Oct 021957
 
3,5 reels

Matt and Jean Spencer (Bill Travers and Virginia McKenna), a young, financially challenged, city couple, inherit a dilapidated cinema in a small town.  Working with a good-natured solicitor (Leslie Phillips), they attempt to sell it to a wealthy local businessman (Francis De Wolff) who wants the spot for a parking lot, but he decides to try and cheat them.  To get a better offer, the Spencers open the theater with the help of the aged staff: Percy Quill (Peter Sellers), an alcoholic projectionist, Mrs. Fazackalee (Margaret Rutherford), a cantankerous ticket-seller, and Old Tom (Bernard Miles), the senile janitor and doorman.
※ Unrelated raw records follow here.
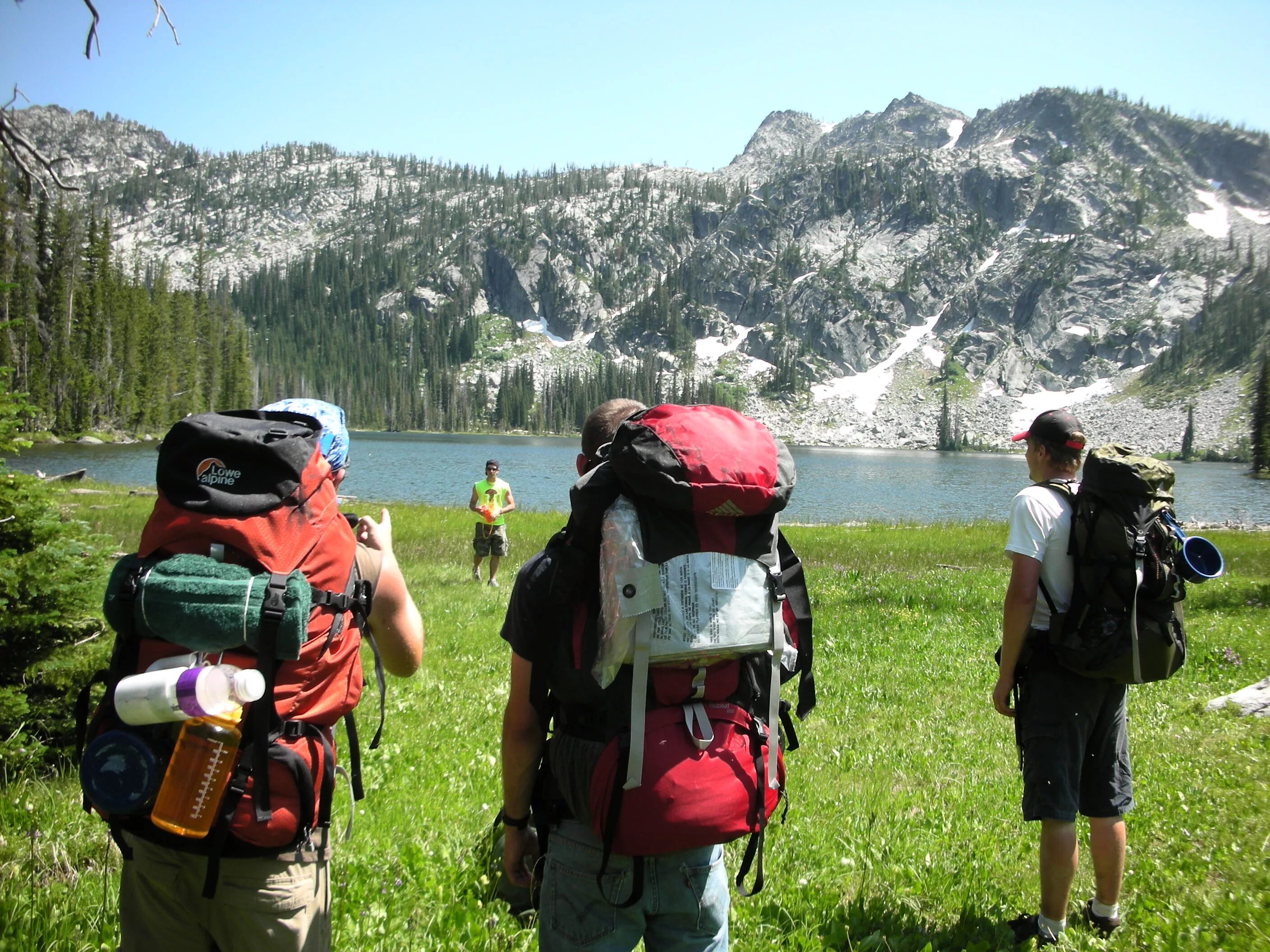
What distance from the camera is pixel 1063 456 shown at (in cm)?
435

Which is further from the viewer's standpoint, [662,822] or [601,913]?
[601,913]

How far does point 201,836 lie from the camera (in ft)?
7.47

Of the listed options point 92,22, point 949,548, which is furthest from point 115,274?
point 92,22

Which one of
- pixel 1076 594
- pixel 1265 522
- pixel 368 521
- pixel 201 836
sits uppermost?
pixel 368 521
There’s a strong Ealing feeling to this British Lion film.  It’s a compact movie, with a group of eccentric characters,working together in the “British way” against adversity.  The difference comes in the leads.  Most of the Ealing comedies had everyone as part of the cavalcade of quirky personalities, but Matt and Jean Spencer are only abnormal in that they are better looking and more genial than your neighbors.  Jean is so amiable that there is no chance for the cinematically far-too-common marital bickering to sidetrack the story.  Real-life-couple Travers and McKenna, best known to American audiences as the lion-raising Adamsons in Born Free, couldn’t possibly have been as pleasant as their characters—no one is—but there is a feeling of real affection in their performances.  I was with them from the beginning.
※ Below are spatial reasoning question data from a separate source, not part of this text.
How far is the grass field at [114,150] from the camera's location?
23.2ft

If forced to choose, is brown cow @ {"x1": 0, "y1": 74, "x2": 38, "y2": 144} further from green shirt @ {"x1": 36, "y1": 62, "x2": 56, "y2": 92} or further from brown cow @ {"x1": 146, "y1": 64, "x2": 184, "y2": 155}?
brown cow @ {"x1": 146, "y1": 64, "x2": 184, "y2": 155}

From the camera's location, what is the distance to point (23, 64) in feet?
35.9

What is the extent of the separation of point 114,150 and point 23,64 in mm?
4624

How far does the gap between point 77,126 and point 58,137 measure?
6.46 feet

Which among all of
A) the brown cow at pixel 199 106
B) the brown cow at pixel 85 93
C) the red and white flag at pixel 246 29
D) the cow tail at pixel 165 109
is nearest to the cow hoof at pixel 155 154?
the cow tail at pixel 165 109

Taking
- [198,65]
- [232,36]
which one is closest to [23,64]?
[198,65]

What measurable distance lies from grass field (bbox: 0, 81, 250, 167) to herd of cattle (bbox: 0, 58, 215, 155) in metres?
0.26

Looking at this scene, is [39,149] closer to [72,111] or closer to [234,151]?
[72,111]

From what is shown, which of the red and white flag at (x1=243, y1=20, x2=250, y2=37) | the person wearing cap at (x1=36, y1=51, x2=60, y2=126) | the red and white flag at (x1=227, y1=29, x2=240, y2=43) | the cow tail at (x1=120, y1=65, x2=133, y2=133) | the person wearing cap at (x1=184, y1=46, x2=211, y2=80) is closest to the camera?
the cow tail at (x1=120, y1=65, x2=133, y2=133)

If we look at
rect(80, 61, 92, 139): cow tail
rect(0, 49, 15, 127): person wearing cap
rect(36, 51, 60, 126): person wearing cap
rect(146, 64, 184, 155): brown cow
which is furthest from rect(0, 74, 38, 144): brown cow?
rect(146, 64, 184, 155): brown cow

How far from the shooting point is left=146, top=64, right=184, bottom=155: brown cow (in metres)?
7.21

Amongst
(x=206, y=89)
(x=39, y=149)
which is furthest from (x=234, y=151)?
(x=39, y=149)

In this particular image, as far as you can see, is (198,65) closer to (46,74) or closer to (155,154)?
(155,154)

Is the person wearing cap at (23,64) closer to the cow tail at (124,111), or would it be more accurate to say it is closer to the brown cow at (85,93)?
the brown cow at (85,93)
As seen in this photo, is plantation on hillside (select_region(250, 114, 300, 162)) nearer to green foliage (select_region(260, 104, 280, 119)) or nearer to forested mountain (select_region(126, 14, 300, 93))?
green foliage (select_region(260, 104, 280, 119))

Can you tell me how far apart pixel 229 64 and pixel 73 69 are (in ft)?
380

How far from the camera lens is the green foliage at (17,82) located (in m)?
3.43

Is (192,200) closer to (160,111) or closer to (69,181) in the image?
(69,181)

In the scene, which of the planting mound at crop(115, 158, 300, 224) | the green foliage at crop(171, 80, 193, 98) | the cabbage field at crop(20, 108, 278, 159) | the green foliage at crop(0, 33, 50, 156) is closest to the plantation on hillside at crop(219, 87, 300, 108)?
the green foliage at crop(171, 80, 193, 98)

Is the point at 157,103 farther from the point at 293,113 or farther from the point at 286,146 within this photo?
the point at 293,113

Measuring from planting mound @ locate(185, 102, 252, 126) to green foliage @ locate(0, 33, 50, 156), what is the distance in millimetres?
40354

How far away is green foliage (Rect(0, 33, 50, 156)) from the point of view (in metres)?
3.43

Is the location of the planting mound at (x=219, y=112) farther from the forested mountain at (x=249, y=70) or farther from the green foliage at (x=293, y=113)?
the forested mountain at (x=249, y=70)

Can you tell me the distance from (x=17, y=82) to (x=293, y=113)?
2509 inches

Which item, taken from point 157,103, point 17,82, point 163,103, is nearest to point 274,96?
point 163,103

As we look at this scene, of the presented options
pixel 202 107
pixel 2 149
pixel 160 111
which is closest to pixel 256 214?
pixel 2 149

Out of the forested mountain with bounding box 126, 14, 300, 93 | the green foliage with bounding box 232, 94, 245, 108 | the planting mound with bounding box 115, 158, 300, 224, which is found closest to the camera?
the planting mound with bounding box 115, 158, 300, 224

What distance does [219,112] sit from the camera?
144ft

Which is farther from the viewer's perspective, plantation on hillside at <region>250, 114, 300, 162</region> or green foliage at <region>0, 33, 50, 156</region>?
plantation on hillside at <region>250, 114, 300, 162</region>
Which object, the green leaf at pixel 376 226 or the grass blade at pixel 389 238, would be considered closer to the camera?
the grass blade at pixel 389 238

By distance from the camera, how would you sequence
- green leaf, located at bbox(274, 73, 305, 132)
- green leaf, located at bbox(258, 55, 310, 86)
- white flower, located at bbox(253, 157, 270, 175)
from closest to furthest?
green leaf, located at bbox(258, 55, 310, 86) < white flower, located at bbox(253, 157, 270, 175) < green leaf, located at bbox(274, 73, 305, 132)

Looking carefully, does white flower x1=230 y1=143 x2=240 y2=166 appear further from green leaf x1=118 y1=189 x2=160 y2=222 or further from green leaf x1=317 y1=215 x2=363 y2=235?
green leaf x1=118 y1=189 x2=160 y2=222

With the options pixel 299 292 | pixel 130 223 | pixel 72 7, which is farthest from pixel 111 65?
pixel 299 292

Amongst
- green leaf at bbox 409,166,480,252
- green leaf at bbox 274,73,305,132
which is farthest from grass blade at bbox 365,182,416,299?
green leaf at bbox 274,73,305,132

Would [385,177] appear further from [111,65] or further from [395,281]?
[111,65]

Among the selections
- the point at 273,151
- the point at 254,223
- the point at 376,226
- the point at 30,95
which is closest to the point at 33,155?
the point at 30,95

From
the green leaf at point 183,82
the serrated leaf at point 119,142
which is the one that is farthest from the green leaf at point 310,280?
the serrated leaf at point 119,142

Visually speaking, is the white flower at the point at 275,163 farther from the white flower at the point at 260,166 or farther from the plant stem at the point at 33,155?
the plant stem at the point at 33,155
The three ancient keepers of the crumbling theater create much of the atmosphere of the film, but have little of the screen time.  Rutherford, a mainstay of British comedy, was incapable of putting in a bad performance, and is again excellent here, though she has the least to do.  Sellers is at his best when he can lose himself in a character (here, a man forty or more years older than he), and he does that, without any of his characteristic slapstick getting in the way.  He gets many of the broader laughs as he tries to keep “his equipment” in working order.  Yup, there’s a double entendre or two.

Much of the comedy comes from Matt, the normal guy, dealing with strange situations that everyone else takes as normal.  People pay with chickens, a passing train rattles the ceiling, and the patrons are loud and destructive, but the older folks take it in stride.  Surprisingly, once he accepts this unusual world, the film works even better as all the “good guys” plot and plan together.
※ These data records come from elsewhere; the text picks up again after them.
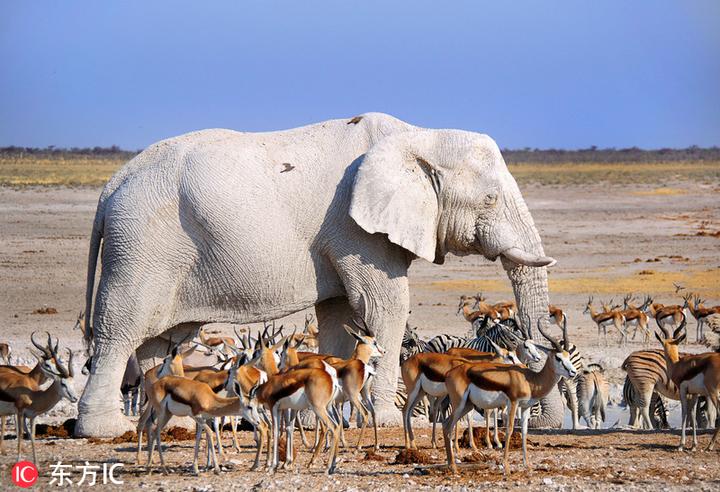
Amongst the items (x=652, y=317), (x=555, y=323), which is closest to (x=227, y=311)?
(x=555, y=323)

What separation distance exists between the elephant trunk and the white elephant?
14 millimetres

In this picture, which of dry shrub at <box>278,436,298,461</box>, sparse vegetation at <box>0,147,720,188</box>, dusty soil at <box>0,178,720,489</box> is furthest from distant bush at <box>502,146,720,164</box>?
dry shrub at <box>278,436,298,461</box>

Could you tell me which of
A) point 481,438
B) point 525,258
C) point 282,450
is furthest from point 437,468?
point 525,258

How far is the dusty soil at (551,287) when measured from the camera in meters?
10.5

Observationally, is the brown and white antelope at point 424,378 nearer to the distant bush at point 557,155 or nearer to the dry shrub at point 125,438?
the dry shrub at point 125,438

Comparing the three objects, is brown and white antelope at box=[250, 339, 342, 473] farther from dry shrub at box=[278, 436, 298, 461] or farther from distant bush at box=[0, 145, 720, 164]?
distant bush at box=[0, 145, 720, 164]

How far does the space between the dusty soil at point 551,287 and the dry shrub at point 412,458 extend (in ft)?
0.82

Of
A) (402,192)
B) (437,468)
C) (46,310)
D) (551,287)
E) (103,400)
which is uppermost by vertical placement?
(402,192)

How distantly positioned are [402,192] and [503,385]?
3.11m

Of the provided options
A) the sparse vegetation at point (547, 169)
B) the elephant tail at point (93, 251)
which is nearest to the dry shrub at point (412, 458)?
the elephant tail at point (93, 251)

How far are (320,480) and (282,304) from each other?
128 inches

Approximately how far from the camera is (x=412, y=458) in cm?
1111

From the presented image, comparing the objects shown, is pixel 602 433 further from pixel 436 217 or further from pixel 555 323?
pixel 555 323

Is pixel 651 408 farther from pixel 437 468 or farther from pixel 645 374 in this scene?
pixel 437 468
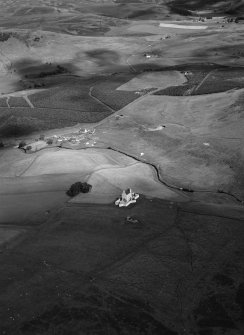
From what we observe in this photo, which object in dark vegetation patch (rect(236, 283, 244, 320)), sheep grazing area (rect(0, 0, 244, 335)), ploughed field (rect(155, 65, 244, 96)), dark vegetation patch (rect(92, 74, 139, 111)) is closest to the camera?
dark vegetation patch (rect(236, 283, 244, 320))

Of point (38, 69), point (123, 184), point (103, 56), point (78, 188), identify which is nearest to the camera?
point (78, 188)

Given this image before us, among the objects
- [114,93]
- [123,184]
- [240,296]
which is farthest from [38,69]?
[240,296]

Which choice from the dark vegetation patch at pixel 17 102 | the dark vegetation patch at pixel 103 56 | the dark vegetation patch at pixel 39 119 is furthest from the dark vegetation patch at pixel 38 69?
the dark vegetation patch at pixel 39 119

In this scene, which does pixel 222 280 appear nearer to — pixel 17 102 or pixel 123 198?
pixel 123 198

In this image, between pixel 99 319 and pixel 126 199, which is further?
pixel 126 199

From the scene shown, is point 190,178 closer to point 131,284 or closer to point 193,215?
point 193,215

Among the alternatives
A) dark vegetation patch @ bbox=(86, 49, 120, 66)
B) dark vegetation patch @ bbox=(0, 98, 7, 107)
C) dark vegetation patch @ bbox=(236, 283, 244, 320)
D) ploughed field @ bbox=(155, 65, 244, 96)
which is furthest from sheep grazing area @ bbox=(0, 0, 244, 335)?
dark vegetation patch @ bbox=(86, 49, 120, 66)

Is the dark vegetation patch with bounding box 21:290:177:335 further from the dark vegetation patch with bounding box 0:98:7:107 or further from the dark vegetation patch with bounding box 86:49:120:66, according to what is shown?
the dark vegetation patch with bounding box 86:49:120:66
By 1957, many of the post-war elements were fading from Post-War British Comedies, but not from The Smallest Show on Earth.  It has a notable linage with screenwriter William Rose (Genevieve, The Maggie, The Ladykillers), executive producers Sidney Gilliat & Frank Launder (The Happiest Days of Your Life, The Belles of St. Trinian’s, The Green Man, Blue Murder at St. Trinian’s, The Pure Hell of St. Trinian’s—and that’s not counting their directing and writing credits), cinematographer Douglas Slocombe (Hue and Cry, Kind Hearts and Coronets, A Run for Your Money, The Lavender Hill Mob, The Man in the White Suit, The Titfield Thunderbolt).  Plus there is the idiosyncratic characters and the us-against-them plot.  But what really solidifies its position in the movement is the setting, a ruined building, so common in the earlier films.  Run-down theaters were not unusual in England after WWII.  Resources were scarce and could not be spent on anything “frivolous,” so cinemas were looking pretty threadbare by the mid ’50s.

As Sellers went on to become the biggest star of the cast, The Smallest Show on Earth is marketed as a vehicle for his brand of comedy.  It’s a misleading sales pitch.  If you are expecting The Pink Panther, you’ll be surprised by what you get, though not disappointed.